The Dark Side of Remote IT Work: Shedding Light on Unethical Business Practices
Apr 24, 20237 min read
Co-founder and CEO of Ideamotive. Entrepreneur, mentor and startup advisor.
The concept of working from home has been around since the 1960s, and it accelerated in the 2000s when technology like video conferencing, cloud computing, and mobile devices became commonplace.
Unsurprisingly, the COVID-19 pandemic normalized remote working on a massive scale, sparking what economists call the “work-from-home economy”. Post-pandemic, remote working continues to be in demand.
While remote working has numerous benefits, there is a dark side. Since remote working is isolated in nature without the physical presence of others for accountability, there is a high potential for unethical business practices to emerge within remote working environments.

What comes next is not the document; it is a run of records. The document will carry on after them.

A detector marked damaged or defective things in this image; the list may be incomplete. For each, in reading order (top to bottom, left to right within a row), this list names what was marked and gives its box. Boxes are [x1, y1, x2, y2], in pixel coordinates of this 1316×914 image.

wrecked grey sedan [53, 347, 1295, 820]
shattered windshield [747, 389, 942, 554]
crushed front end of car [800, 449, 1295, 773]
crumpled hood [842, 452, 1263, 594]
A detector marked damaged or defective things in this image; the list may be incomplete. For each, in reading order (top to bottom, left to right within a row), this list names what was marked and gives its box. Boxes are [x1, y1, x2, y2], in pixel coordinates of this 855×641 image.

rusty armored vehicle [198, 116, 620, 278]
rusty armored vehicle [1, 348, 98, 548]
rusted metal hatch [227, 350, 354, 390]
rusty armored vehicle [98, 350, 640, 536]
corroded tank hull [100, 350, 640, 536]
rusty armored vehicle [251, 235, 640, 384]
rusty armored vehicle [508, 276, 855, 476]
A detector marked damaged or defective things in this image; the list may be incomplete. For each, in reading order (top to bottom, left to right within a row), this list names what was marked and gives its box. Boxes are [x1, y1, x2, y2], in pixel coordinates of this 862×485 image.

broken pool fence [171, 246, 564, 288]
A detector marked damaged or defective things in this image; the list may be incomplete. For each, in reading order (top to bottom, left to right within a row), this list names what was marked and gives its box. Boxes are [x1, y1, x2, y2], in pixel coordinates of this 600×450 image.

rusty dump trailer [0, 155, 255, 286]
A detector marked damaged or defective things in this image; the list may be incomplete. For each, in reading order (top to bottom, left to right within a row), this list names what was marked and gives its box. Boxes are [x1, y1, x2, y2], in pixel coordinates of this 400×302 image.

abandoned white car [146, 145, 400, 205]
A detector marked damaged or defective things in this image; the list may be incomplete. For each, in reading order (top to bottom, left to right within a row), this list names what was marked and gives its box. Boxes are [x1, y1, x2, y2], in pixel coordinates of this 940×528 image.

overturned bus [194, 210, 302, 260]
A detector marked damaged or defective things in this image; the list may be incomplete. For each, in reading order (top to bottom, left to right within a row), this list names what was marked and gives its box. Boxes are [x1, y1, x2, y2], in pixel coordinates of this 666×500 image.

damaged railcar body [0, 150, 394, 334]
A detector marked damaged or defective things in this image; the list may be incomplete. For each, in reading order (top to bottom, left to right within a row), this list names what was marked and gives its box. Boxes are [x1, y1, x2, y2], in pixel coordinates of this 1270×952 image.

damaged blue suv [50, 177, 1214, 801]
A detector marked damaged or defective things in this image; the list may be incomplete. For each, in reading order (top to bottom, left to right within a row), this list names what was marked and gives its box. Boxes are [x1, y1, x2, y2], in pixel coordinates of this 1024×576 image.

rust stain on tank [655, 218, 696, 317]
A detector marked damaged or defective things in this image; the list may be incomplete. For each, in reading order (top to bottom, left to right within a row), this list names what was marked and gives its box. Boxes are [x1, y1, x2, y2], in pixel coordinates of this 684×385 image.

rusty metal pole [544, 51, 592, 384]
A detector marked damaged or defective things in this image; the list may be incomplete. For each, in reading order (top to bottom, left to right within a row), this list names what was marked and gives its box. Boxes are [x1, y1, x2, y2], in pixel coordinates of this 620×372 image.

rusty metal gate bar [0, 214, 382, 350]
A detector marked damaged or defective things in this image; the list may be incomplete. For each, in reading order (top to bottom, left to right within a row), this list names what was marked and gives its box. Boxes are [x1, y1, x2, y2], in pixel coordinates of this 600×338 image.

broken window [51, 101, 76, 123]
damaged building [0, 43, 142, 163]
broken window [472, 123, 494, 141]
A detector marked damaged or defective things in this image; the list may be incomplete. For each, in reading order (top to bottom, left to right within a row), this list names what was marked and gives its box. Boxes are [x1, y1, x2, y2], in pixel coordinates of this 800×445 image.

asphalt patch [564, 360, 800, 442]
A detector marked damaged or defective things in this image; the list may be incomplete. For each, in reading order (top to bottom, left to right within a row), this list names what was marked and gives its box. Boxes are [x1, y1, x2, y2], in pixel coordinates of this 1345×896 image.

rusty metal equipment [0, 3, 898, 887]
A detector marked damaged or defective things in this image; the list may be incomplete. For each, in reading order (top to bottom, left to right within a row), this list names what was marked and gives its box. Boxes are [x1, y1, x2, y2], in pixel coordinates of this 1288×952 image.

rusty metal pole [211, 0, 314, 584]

The IT sector is particularly vulnerable to these unethical business practices because, unlike industries such as tourism that require on-ground work, most IT jobs thrive in remote working conditions. In fact, a recent remote work report showed that IT jobs dominated the top five most popular remote job categories.
Thus, it is important for employers and employees in the IT sector to be aware of how unethical business practices can proliferate in remote working environments, learn how to address them, and take proactive steps to maintain a positive and ethical workspace.
Types of Unethical Business Practices in Remote IT Work
Unethical business practices can have a range of negative impacts on society, the economy, and the environment. Here are a few different kinds of unethical practices that can occur in the remote working environment.
Employing underage workers Child labor is a complex issue that can hurt society and the economy. It can perpetuate social inequalities, rob children of educational opportunities, and harm vulnerable populations living in poverty. In the short term, child labor may even lead to lower wages for adult workers.
Furthermore, the repercussions of being involved with hiring underage workers can be significant. For example, in the UK, anyone that employs children without proper authorisation can face fines of up to £20,000 per child. While in the US, those who violate child labor laws can face fines of up t $11,000 per violation.
Ethical businesses that never consider employing children may think they’re safe from these repercussions. However, in remote working conditions, ethical businesses can be inadvertently involved in child labor without their knowledge.
This can happen through third-party entities that position themselves as agencies on digital job boards or individuals with fake online profiles. Businesses that hire them may unknowingly hire an underage worker or collaborate with an agency that employs children.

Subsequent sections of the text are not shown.